Bref, on aurait pu s’attendre à quelque chose de calamiteux de la part du réalisateur de Constantine, au final, l’aspect purement technique est un des points forts du film.
Les décors aussi contribuent à l’ambiance du film, entièrement tourné en extérieur à New York, le travail de décoration frise la perfection, on n’a jamais vu cette ville filmée de cette façon, bravo.
Au final, et avant de faire un petit comparatif avec le livre, le film s’avère plutôt bon malgré une deuxième partie un peu gâchée. Reste qu’il gagnerait à s’étaler en longueur pour développer un peu plus l’aspect de solitude, ce qui, j’en suis sûr, aiderait à amplifier une intrigue un peu bâclée.

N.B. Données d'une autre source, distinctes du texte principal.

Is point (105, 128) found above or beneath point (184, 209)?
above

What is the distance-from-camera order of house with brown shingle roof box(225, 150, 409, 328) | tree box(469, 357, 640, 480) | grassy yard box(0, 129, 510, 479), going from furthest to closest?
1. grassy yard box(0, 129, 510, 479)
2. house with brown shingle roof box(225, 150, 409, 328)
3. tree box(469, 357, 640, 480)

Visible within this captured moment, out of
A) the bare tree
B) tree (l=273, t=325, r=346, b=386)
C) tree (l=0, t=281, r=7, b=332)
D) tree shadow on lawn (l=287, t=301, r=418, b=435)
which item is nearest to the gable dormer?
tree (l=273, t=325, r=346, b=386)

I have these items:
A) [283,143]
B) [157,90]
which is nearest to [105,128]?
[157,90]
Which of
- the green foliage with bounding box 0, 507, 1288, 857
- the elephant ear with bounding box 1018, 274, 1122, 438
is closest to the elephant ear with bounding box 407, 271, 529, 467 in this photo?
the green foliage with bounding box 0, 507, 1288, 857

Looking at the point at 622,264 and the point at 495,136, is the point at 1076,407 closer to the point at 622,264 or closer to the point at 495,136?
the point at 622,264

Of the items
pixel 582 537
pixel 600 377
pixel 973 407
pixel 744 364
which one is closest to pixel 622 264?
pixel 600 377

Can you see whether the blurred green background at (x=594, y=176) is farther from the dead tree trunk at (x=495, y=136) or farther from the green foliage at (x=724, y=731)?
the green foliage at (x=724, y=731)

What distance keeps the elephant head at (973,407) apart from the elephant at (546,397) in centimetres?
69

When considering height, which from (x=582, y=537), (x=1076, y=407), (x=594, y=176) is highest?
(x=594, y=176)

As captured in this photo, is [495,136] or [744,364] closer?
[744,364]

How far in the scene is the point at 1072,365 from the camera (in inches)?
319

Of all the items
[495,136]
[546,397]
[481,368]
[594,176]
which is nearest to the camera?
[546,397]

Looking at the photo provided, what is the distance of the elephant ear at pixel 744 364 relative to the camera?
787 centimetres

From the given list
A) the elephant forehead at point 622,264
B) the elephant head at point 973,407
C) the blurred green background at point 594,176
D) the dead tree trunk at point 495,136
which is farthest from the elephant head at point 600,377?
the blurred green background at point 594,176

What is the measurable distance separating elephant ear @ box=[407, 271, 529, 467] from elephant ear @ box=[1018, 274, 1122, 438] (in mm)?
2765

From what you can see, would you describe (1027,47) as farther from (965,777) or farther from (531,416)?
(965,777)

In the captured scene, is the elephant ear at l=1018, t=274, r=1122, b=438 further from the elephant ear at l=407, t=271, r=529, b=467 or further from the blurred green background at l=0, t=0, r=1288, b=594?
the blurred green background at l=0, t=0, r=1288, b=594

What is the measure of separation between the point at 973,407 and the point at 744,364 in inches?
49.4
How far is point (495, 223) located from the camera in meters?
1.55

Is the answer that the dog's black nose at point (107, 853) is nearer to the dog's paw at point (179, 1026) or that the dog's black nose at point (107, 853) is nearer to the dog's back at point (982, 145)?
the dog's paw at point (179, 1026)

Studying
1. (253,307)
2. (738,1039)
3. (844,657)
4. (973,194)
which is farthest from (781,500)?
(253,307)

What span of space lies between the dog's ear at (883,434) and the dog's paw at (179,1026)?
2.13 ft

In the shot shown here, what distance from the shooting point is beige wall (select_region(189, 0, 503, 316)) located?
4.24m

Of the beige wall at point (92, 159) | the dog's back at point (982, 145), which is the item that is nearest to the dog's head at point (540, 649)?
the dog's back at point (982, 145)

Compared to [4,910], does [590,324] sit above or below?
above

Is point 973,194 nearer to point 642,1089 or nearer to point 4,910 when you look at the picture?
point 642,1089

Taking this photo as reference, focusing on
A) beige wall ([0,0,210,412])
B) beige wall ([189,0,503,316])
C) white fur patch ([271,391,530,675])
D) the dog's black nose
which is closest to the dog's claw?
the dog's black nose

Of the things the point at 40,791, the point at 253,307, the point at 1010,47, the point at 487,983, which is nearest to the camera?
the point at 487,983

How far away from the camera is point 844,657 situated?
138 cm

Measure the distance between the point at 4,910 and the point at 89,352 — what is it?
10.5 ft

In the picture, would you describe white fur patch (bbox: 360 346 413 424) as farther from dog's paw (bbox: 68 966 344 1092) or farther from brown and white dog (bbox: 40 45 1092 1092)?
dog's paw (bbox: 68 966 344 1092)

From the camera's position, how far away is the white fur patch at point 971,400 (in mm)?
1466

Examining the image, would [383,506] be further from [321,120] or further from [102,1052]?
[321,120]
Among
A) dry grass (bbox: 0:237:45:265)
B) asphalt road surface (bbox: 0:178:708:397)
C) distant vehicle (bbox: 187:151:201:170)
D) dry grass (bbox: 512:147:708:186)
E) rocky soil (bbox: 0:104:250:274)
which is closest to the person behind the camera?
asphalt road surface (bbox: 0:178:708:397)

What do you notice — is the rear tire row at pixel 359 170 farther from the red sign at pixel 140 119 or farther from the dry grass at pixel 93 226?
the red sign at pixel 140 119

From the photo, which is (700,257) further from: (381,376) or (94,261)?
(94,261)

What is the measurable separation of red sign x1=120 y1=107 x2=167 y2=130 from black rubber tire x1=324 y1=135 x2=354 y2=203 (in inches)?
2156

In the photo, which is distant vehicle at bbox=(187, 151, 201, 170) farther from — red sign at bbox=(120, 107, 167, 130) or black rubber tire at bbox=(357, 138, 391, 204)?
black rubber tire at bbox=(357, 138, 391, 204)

Comme je le disais, le film se suffit à lui-même. N’empêche qu’on ne peut pas ne pas penser au livre. Les différences sont multiples, la plus flagrante, c’est le fait qu’il n’y ait pas de vampires dans l’œuvre cinématographique, seulement des mutants. Là où le livre se permettait de complètement décortiquer le mythe du vampirisme pour en faire un enjeu scientifique et non pas fantastique, le film passe là-dessus et nous envoie sa ribambelle de mutants. Le choix peut se comprendre, il aurait été difficile d’adapter ce côté là du livre, mais c’est assez frustrant car ça faisait partie des points forts du travail de Matheson.
Autre changement, et pas des moindres, le fait que l’histoire se déroule à New York alors qu’elle se déroule plutôt près de Los Angeles dans l’œuvre originale. A cela rien de grave, au contraire, le choix s’avère gagnant et profite au film. Cela accentue l’effet de solitude tant développé dans le bouquin.
Ce qui change aussi, c’est le traitement de la fin de l’humanité. A l’époque de Matheson, ce qui faisait peur, c’était la bombe atomique. Dans le film, c’est la crainte des manipulations génétiques qui est mise en valeur. C’est une bonne idée qui place l’intrigue dans la contemporanéité.
Le gros regret du film, c’est donc la fin. Là où le livre offrait un dénouement sans espoir, le film n’offre que ça. Tant pis me direz-vous, oui, tant pis et hélas aussi. Car la fin magistrale que nous avait imaginé Matheson méritait d’être mise en scène. Certes, ce n’est pas grand public, mais c’est tellement dans l’esprit de ce monde qui chasse ce qui est différent et qui fait peur.
Autre aspect, et je terminerai là-dessus, qui manque au film, c’est le côté sexuel. Là où le livre n’hésite pas à montrer un homme soumis à ses pulsions sexuelles, le film zappe complètement ce côté là de l’humanité. Comment le dernier des hommes ne peut-il pas souffrir du manque de sexe ? La bien pensante Hollywood n’y songe même pas, cela pourrait choquer la bien pensante Amérique, et c’est dommage. Et là aussi, un film plus long aurait permis de mettre en valeur ce côté là de l’être humain seul au monde. Dommage.
Voilà, au final, ce n’est pas déçu que je suis sorti de cette œuvre cinématographique, mais un peu frustré d’un certain manque de prise de risque. Malgré les libertés prises par rapport au livre, le film avait un énorme potentiel bien mis en valeur au départ et qui s’essouffle dans la dernière demi heure malgré encore quelques bons moments. Ça n’en reste pas moins un bon film, surtout en comparaison aux blockbusters que le tout cinéma nous livre ces derniers temps. A voir par curiosité et pour Will Smith et sa chienne.